Unfortunately, to the best of our knowledge, NOM has not been employed in the research of pulmonary melanoma metastasis to monitor the physiological changes of pulmonary tissue during the whole process of colonization, which is the one of two important steps of metastasis.8 In addition, although qualitative differences in morphologic features and quantitative measurement of the MAF and SHG tissue images are feasible enough to evaluate the pathologic stages of the cancer tissue,2628 special challenges remain for NOM to study the process of pulmonary melanoma metastasis. First, the diameter of intact pulmonary metastasis melanoma nodules in C57BL/6 mice is usually several millimeters in size in the middle and late stages. Conventional NOM cannot provide morphologic features of such a large region with high resolution due to the limited field of view of hundreds of square microns. Second, accuracy of the quantitative analysis of the tissue is important to evaluate the pathological states. However, it requires large area imaging rather than imaging of a small portion of the tumor tissue.

We report here on monitoring the process of pulmonary melanoma metastasis ex vivo using a home-built large area nonlinear optical microscope (LA-NOM) and intrinsic fluorophores in C57BL/6 mice. Lung tissue at different time points after a tail vein injection of cancer cells are characterized by MAF and SHG imaging in a volume of 2.2mm×2.2mm×30μm. Combined with the morphological analysis of MAF and SHG images, quantitative analysis by the MAF and SHG intensity ratio (MAFIR and SHGIR) between pathological tissue and normal tissue, and the MAF to SHG index (MAFSI) are employed to evaluate physiological changes of pulmonary melanoma metastasis. Our results demonstrate that LA-NOM succeeds in evaluating the pathological changes of pulmonary melanoma metastasis in C57BL/6 mice.

Sample Preparation

The cell line was grown in tissue culture media (RPMI 1640, Gibco, USA) supplemented with heat-inactivated 10% fetal bovine serum (HyClone, Australian), 100U/ml penicillin (Gibco, USA), 0.1mg/ml streptomycin (Gibco, USA) in a humidified atmosphere of 5% CO2 and 95% air at 37°C. Cells were harvested by trypsin/ethylene diamine tetraacetic acid (EDTA) and washed with serum-free RPMI 1640 medium three times. Cell pellets were resuspended in ice-cold phosphate buffered saline (PBS) with 5×105 cells per 0.5 ml.

Female C57BL/6, 6- to 8-week-old mice from Slac Laboratory Animal (Shanghai, China) were used for this research work. The mice were kept under pathogen-free conditions at a constant temperature of 24°C to 26°C and humidity of 30% to 50%, and allowed food and water ad libitum. All animal experiments were approved by the Animal Experimentation Ethics Committee of Huazhong University of Science and Technology.

## AVAILABLE DATA
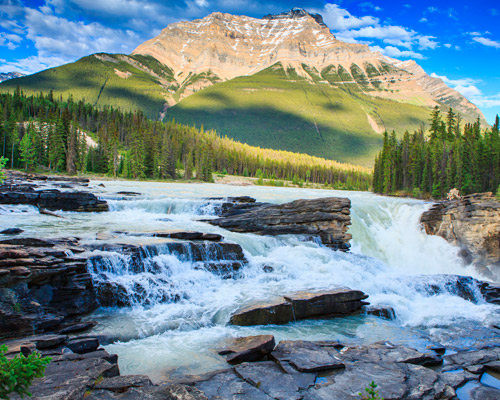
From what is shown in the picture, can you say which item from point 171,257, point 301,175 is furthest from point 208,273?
point 301,175

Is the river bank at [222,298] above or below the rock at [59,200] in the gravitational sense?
below

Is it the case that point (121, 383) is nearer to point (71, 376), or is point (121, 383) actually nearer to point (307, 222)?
point (71, 376)

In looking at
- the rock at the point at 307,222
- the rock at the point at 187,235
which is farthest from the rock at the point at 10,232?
the rock at the point at 307,222

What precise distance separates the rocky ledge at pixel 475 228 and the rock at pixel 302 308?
817 inches

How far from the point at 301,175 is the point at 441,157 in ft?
280

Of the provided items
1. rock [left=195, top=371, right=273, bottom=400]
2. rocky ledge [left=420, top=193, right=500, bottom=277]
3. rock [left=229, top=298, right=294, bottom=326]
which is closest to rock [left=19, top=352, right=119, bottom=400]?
rock [left=195, top=371, right=273, bottom=400]

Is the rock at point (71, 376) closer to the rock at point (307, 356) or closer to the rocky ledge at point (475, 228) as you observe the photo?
the rock at point (307, 356)

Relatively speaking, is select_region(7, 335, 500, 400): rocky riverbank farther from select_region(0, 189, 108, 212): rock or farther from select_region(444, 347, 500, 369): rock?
select_region(0, 189, 108, 212): rock

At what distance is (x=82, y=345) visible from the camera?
997 cm

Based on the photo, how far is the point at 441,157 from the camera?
224 feet

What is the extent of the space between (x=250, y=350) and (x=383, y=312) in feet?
27.4

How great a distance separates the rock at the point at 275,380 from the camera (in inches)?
326

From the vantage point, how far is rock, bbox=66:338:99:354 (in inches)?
387

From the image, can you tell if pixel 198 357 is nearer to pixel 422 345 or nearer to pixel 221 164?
pixel 422 345
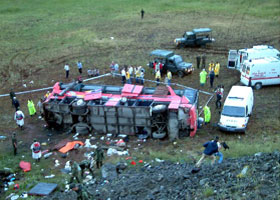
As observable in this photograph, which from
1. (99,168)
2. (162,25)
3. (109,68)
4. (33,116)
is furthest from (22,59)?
(99,168)

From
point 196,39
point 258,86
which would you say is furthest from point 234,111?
point 196,39

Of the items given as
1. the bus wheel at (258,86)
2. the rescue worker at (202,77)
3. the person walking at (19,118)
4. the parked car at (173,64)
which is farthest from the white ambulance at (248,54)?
the person walking at (19,118)

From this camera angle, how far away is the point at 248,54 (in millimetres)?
25109

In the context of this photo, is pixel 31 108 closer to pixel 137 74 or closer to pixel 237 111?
pixel 137 74

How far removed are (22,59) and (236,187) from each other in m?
25.2

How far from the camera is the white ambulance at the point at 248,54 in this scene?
25062mm

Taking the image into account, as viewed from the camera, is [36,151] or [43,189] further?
[36,151]

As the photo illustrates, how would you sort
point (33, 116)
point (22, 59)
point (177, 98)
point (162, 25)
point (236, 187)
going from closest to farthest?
point (236, 187) → point (177, 98) → point (33, 116) → point (22, 59) → point (162, 25)

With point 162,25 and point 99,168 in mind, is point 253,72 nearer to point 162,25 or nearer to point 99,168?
point 99,168

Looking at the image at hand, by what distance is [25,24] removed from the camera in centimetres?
4131

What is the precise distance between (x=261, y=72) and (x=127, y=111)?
1047 centimetres

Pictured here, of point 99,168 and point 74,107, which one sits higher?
point 74,107

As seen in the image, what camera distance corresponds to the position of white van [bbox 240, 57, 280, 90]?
74.3ft

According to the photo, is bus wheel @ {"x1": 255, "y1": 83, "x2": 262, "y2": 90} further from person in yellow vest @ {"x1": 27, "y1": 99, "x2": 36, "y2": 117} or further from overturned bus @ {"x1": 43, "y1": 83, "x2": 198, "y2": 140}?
person in yellow vest @ {"x1": 27, "y1": 99, "x2": 36, "y2": 117}
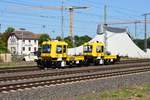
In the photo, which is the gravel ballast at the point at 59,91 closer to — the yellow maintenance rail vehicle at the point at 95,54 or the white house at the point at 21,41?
the yellow maintenance rail vehicle at the point at 95,54

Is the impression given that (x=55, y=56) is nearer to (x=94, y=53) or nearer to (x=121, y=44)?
(x=94, y=53)

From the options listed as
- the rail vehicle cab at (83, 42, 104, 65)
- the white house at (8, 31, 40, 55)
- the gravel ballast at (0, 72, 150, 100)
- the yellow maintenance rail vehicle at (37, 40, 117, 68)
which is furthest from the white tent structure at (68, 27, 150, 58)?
the gravel ballast at (0, 72, 150, 100)

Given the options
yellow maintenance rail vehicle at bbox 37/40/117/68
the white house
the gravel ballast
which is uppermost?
the white house

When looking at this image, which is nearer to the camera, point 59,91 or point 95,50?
point 59,91

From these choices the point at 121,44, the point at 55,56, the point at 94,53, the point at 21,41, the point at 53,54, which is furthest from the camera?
the point at 21,41

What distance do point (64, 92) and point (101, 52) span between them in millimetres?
28771

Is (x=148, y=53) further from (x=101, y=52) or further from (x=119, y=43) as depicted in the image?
(x=101, y=52)

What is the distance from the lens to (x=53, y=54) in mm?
39156

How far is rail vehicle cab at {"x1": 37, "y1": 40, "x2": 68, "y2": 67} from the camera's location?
128 feet

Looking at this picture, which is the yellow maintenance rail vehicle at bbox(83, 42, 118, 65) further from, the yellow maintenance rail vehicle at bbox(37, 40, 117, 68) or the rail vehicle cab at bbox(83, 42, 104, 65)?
the yellow maintenance rail vehicle at bbox(37, 40, 117, 68)

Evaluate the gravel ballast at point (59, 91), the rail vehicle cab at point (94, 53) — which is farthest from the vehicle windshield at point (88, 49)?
the gravel ballast at point (59, 91)

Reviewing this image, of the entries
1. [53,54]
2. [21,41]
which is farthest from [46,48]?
[21,41]

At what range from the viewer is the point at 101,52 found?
48062 mm

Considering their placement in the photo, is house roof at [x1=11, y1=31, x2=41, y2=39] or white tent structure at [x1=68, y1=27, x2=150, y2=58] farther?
house roof at [x1=11, y1=31, x2=41, y2=39]
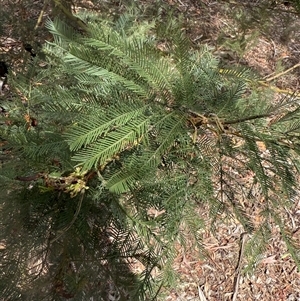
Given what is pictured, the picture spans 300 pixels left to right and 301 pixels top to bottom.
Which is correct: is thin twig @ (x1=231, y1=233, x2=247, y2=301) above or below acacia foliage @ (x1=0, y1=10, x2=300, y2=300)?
below

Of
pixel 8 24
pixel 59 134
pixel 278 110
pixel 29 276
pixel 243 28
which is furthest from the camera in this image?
pixel 243 28

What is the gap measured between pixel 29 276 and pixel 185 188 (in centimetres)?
96

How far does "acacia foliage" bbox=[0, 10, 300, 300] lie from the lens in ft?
4.06

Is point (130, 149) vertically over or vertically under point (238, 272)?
over

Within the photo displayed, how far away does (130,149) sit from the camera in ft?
4.91

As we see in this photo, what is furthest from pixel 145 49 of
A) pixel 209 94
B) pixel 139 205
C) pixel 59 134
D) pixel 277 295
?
pixel 277 295

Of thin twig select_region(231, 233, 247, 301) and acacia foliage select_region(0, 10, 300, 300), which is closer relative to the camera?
acacia foliage select_region(0, 10, 300, 300)

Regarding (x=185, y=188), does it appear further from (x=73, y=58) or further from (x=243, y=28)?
(x=243, y=28)

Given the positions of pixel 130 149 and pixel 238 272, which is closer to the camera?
pixel 130 149

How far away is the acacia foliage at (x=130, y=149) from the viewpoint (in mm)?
1238

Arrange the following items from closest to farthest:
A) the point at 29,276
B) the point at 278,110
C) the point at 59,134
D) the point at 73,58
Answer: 1. the point at 73,58
2. the point at 278,110
3. the point at 59,134
4. the point at 29,276

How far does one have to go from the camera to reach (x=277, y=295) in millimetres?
3002

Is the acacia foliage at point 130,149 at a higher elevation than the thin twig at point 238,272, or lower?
higher

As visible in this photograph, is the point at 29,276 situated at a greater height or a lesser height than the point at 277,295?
greater
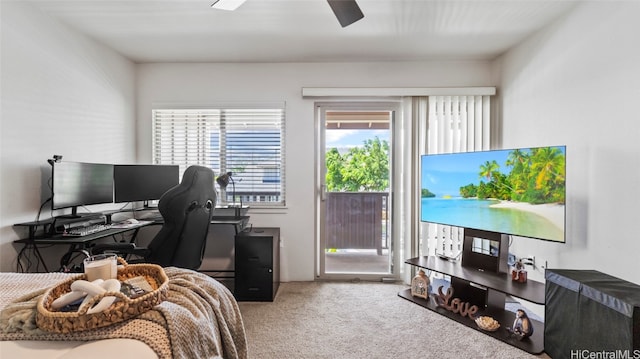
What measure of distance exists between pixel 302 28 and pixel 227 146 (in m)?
1.59

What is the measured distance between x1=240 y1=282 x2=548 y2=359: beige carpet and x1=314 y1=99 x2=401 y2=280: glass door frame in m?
0.39

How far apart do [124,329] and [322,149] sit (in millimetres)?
2696

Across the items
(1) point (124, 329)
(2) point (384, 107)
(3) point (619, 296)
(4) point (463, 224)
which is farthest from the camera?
(2) point (384, 107)

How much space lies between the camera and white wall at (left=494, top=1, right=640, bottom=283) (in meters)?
1.78

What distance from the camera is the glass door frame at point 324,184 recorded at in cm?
331

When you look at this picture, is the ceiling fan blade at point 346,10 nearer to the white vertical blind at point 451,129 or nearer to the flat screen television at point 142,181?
the white vertical blind at point 451,129

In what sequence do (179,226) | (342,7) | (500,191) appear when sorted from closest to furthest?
(342,7) < (179,226) < (500,191)

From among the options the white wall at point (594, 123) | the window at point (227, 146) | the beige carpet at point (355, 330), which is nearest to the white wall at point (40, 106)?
the window at point (227, 146)

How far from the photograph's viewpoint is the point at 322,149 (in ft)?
11.0

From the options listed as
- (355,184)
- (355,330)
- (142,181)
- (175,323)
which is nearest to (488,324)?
(355,330)

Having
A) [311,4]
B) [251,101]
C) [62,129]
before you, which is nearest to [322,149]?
[251,101]

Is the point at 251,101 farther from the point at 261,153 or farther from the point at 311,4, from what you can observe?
the point at 311,4

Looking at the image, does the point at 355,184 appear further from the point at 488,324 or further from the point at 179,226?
the point at 179,226

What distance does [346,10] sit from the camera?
69.5 inches
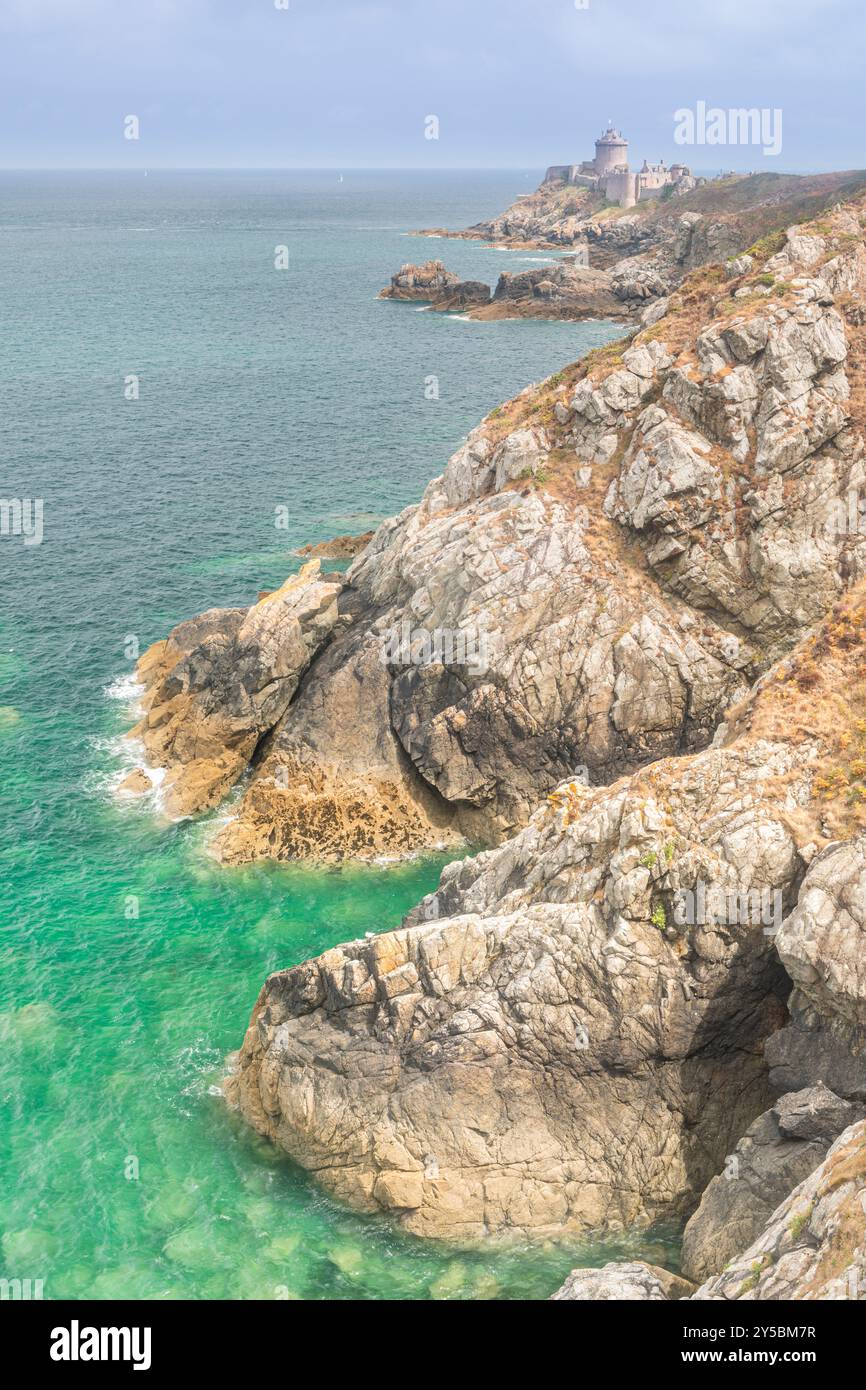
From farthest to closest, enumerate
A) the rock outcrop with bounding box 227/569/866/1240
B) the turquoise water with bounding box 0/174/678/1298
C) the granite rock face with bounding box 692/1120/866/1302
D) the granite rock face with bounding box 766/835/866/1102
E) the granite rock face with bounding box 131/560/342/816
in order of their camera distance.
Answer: the granite rock face with bounding box 131/560/342/816
the rock outcrop with bounding box 227/569/866/1240
the turquoise water with bounding box 0/174/678/1298
the granite rock face with bounding box 766/835/866/1102
the granite rock face with bounding box 692/1120/866/1302

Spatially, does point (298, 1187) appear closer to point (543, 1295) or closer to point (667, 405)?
point (543, 1295)

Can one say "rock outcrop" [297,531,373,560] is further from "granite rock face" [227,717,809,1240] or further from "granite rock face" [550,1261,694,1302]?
"granite rock face" [550,1261,694,1302]

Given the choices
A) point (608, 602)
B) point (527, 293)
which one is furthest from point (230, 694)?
point (527, 293)

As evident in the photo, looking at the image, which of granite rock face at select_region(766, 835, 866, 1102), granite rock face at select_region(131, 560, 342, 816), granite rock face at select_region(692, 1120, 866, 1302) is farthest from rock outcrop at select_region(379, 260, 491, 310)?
granite rock face at select_region(692, 1120, 866, 1302)

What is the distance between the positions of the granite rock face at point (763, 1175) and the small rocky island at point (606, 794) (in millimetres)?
83

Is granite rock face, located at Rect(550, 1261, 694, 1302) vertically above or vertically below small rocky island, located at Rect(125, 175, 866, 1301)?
below

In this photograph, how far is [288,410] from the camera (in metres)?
110

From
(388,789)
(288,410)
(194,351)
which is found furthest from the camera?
(194,351)

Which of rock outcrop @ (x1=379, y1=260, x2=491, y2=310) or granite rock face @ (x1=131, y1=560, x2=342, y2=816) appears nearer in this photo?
granite rock face @ (x1=131, y1=560, x2=342, y2=816)

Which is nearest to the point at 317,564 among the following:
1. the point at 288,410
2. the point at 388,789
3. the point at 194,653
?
the point at 194,653

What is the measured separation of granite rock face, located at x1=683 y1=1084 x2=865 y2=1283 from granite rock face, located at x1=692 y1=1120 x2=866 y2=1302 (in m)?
2.46

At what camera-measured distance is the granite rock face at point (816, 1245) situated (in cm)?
1886

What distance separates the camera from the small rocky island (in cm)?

## PROBLEMS TO WORK ON
1 > Rewrite the lung metastasis passage, everything from "Female C57BL/6, 6- to" down to "Science and Technology.", using "relative humidity" in place of "humidity".
2 > List every supplement that the lung metastasis passage says was added to the RPMI 1640 culture media.
3 > Go on with the lung metastasis passage from its last sentence.
The data were taken from a different source than the lung metastasis passage.

## ANSWERS IN ORDER
1 >
Female C57BL/6, 6- to 8-week-old mice from Slac Laboratory Animal (Shanghai, China) were used for this research work. The mice were kept under pathogen-free conditions at a constant temperature of 24°C to 26°C and relative humidity of 30% to 50%, and allowed food and water ad libitum. All animal experiments were approved by the Animal Experimentation Ethics Committee of Huazhong University of Science and Technology.

2 >
- heat-inactivated 10% fetal bovine serum
- 100U/ml penicillin
- 0.1mg/ml streptomycin

3 >
A PBS of 0.5 ml containing 5×105 B16 cells was injected into C57BL/6 syngeneic mice intravenously. The mice were sacrificed and the lungs excised at different time points on days 3, 5, 7, 10, 12, 15, 18, 20, and 25 after tail vein injections. Two mice were sacrificed at each time point and a total of 20 mice (2 normal mice and 18 mice injected B16 cells) were imaged. In each mouse, two specimens were taken from the fresh lung tissue after removing excess blood. One specimen was placed into PBS waiting for nonlinear optical imaging. The other specimen was fixed in 4% paraformaldehyde for HE stain and histological examination. Before the appearance of nodules, the specimens were randomly chosen from the fresh tissue. After the nodules appeared, the specimens were excised from the regions including as many nodules as possible.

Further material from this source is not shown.